Slamdunk knew how to turn a phrase.
“Well,” I began, “PCR gives us enough copies of a DNA molecule so we can sequence it and add the data to our growing genetic library. We use this information in all sorts of fields. In cattle production, we routinely use it in DNA testing for parentage tracking and disease resistance. In humans, we use it for genetic mapping and police work and prenatal tests and genetic fingerprinting, just to name a few.
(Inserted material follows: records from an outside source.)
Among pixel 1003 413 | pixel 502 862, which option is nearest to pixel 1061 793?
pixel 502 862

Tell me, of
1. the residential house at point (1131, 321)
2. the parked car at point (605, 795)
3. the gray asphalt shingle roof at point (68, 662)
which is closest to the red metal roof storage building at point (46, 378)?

“And in livestock nutrition research,” I continued, “PCR has really opened a new world. It’s given researchers tools for identifying and recording things that were far out of reach just 15 years ago.”
“Like … ?”
“Like finding ways of controlling methane production in the rumen, which has major implications for greenhouse gases. Other active investigations currently focus on things like rumen acidosis and its cousin subacute acidosis, on the effects of different weaning methods on rumen function and development, on beginning to understand lower tract fermentation, on the ecology and survival of E. coli in the gut, on how different rumen microbes can change animal feed efficiency, on . . .”
“OK, OK! I get it!” Slamdunk was pretty excited. “But anything really practical?”
I paused for a moment and looked around the room. Then I looked back at Slamdunk.
“Well, your ranch is not on Neptune, so you know about COVID. What do you think the PCR test is?”